Wikimedia still refuses to remove selfies a macaque took when the ape snatched a camera away from a British nature photographer -- the crested black macaque hasn't, thus far, requested that the images be removed from Wikipedia, but the photographer would like to stake ownership and collect royalties.
Wikimedia is the non-profit organisation behind Wikipedia.
Photographer David Slater was on an expedition in Indonesia to take pictures of the endangered macaques, when one of the apes swiped Slater's camera and began taking hundreds of photographs. After reviewing the images, Slater found several images the smiling non-human ape had taken of itself.
"When I saw the picture I was just stunned," stated Slater. " It was made even better when the story was picked up and it made thousands of people around the world happy. I had letters of congratulations from people as far as Iraq saying I'd made their day."
Slater said roughly one of every 100,000 photographs he takes earns him enough money to keep him working. Slater has paid roughly $17,000 in legal fees to fight for the images the macaque took with the photographer's camera, and the trip itself was costly, he said.
"That trip cost me about £2,000 ($3,370 USD ) for that monkey shot -- not to mention the £5,000 ($8,425 USD) of equipment I carried, the insurance, the computer stuff I used to process the images," Slater said. "Photography is an expensive profession that's being encroached upon. They're taking our livelihoods away.
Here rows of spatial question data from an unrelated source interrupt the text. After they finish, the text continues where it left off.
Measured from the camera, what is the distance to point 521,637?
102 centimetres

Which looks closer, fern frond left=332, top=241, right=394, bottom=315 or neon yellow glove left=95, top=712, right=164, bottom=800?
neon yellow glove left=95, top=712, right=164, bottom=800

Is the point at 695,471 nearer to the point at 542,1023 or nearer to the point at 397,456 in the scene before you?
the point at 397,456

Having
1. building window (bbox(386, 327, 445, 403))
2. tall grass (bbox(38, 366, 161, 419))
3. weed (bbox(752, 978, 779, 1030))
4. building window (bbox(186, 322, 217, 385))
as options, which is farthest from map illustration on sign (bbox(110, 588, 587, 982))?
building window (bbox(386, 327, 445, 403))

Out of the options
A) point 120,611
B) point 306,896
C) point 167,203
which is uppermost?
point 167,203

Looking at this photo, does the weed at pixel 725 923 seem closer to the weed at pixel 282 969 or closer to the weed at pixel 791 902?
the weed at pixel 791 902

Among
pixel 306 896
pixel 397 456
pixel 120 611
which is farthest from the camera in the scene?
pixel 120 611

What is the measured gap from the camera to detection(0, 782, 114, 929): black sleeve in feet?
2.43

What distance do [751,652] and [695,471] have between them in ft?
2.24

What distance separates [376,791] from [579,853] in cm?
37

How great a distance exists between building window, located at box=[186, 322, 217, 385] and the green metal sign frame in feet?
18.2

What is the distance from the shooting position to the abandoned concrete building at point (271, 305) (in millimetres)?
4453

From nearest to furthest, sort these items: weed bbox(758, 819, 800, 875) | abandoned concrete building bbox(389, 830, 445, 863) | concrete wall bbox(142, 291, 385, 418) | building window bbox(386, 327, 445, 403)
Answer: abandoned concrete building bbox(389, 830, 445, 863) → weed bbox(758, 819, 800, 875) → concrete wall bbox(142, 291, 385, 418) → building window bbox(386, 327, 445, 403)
Wikimedia, however, has contended that it was the macaque who actually snapped the prized photos and the organization has listed the selfies as public domain images on Wikipedia. US law states that non-human animals aren't inherently entitled to copyright protection for photographs they take, Wikimedia asserted.
"To claim copyright, the photographer would have had to make substantial contributions to the final image, and even then, they'd only have copyright for those alterations, not the underlying image," stated Wikimedia. "This means that there was no one on whom to bestow copyright, so the image falls into the public domain."
Unlike tortoises, known to be slow on their feet, the macaque didn't need strawberries to entice it to try out human gadgets. Slater said the macaques seemed to have taken up poses as one of the apes grabbed the camera and started snapping photographs.
"They were quite mischievous jumping all over my equipment, and it looked like they were already posing for the camera when one hit the button," Slater said shortly after the incident in 2011. "The sound got his attention and he kept pressing it. At first it scared the rest of them away, but they soon came back -- it was amazing to watch."